Jeden morgen zieht Asante seinen gepflegten schwarzen Anzug an, schlüpft in ordentliche Schuhe, setzt seinen Zylinder auf und macht sich auf den Weg zur Arbeit. Er ist Fahrer eines Leichenwagens, mit dem er in Ghanas Hauptstadt Accra gestorbene Menschen zurück in ihre oft weit entfernt liegenden Dörfer fährt. Dort finden die prachtvollen Beerdigungszeremonien statt, für die im Trubel der Metropole keine Zeit und kein Platz ist. Ganz unterschwellig spürt man hier schon die Dialektik, die King Ampaws Film entwickelt. Der Unterschied zwischen Land und Stadt, im weitesten Sinne auch zwischen Tradition und Moderne, ist eines der Grundmuster des afrikanischen Kinos. Oft werden diese Gegensätze eher unsubtil ausgespielt, hier sind die unterschiedlichen Lebensweisen nur angedeutet, geraten unter der komödiantischen Oberfläche leicht in den Hintergrund.

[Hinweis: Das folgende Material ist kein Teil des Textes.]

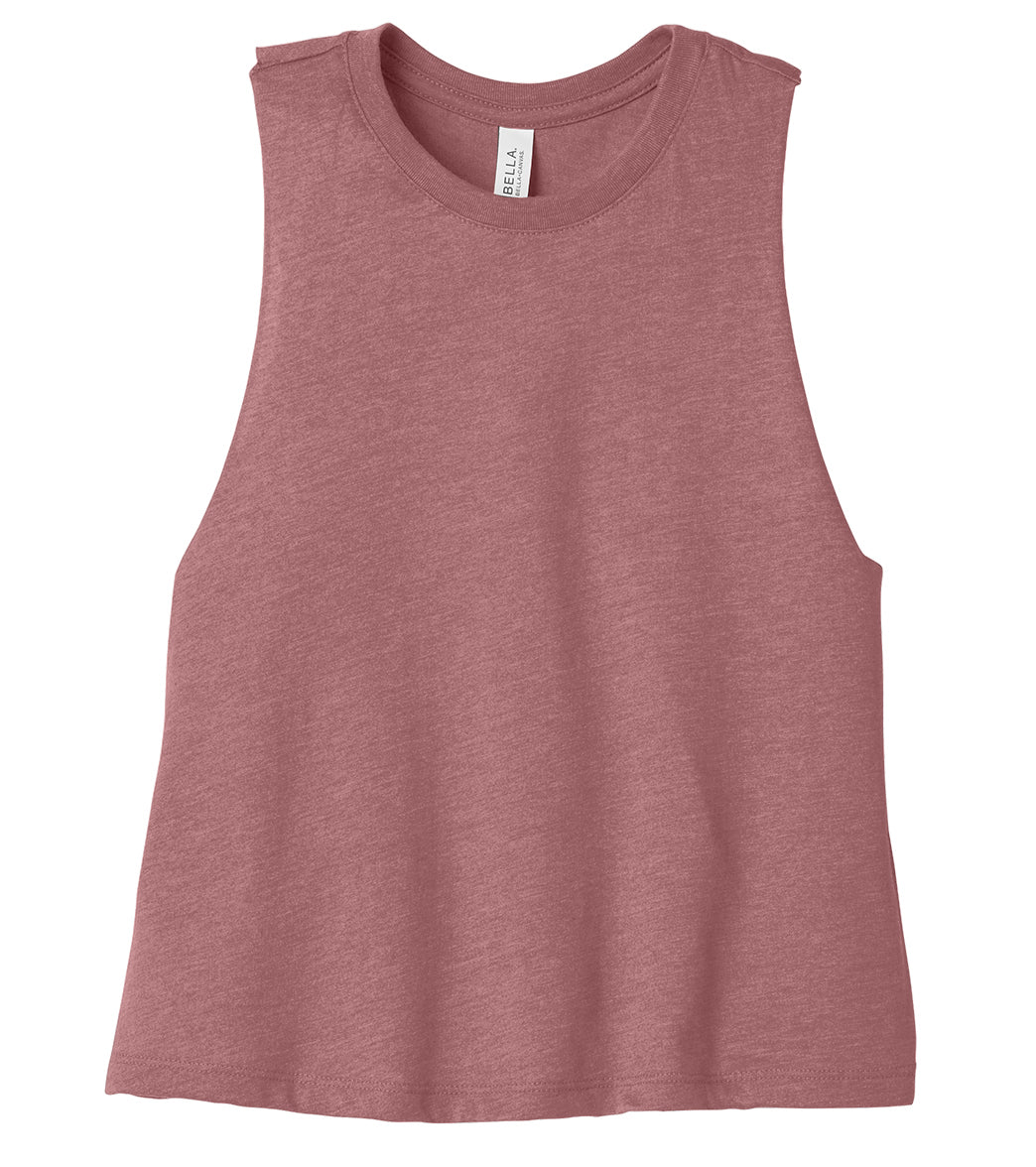 Bella + Canvas Women’s Racerback Cropped Tank - Image 33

Asante ist eine Art Mittler zwischen den Welten. Während etwa sein Boss in seinem Büro in Accra sitzt und auf volle Bezahlung pocht, kennt Asante die Nöte der Landbevölkerung, die oft mühsam die Kosten für die teure Beerdigung aufbringen. So auch die reizende Esi, die ins Geschäft kommt und ihre verstorbene Mutter nach Hause bringen will. Am Morgen hatte ein Wahrsager, ein Schamane Asante prophezeit, das er an diesem Tag eine Frau kennen lernen würde, die ihm ewig treu sein wird. Und Esi muss es sein. So verhilft Asante ihr zu einem günstigen Sarg, bringt sie in ihr Dorf, gewinnt schon fast ihr Herz. Dumm nur, dass Esis Vater kein Interesse daran hat, dass seine Tochter den Fahrer eines Leichenwagens heiratet. Erst viele kuriose Situationen später wird das Paar zueinender finden können, wird sich das aufgedruckte Motto des Leichenwagens erfüllt haben: „No Time to Die.“

Auf leichte Weise spielt King Apsaw, der Anfang der sechziger Jahre in der DDR das Filmhandwerk lernte und nun, nach über 20 Jahren Pause, auch mit Hilfe von deutschem Geld seinen dritten Spielfilm drehen konnte, mit den Klischees. Zunächst scheint Asantes Glaube in den Wahrsager groß zu sein, die Ratschläge, die dieser ihm erteilt, befolgt er penibel und scheinbar funktionieren sie auch. Ebenso leicht fällt es ihm aber dann, sich zu emanzipieren, Warnungen in den Wind zu schlagen und sein Schicksal in die eigenen Hände zu nehmen. Die oftmals deutliche Kritik am Festhalten an den Traditionen wird auf spielerische Weise unterlaufen. Zumal es nicht die Dorfbewohner, der renitente Vater ist, der sich auf den Rat von Schamanen oder dem Ältestenrat beruft, sondern die eigentlich weiter entwickelten Stadtbewohner.

So wird aus „No Time To Die“ ein ungewöhnlicher Film, ein durch und durch afrikanischer Film, der sich aber den oftmals allzu dominierenden Konventionen des afrikanischen Kinos entzieht. Und dass er dabei den europäischen Klischeevorstellungen von Afrika ganz und gar nicht entspricht, muss man nicht gesondert erwähnen.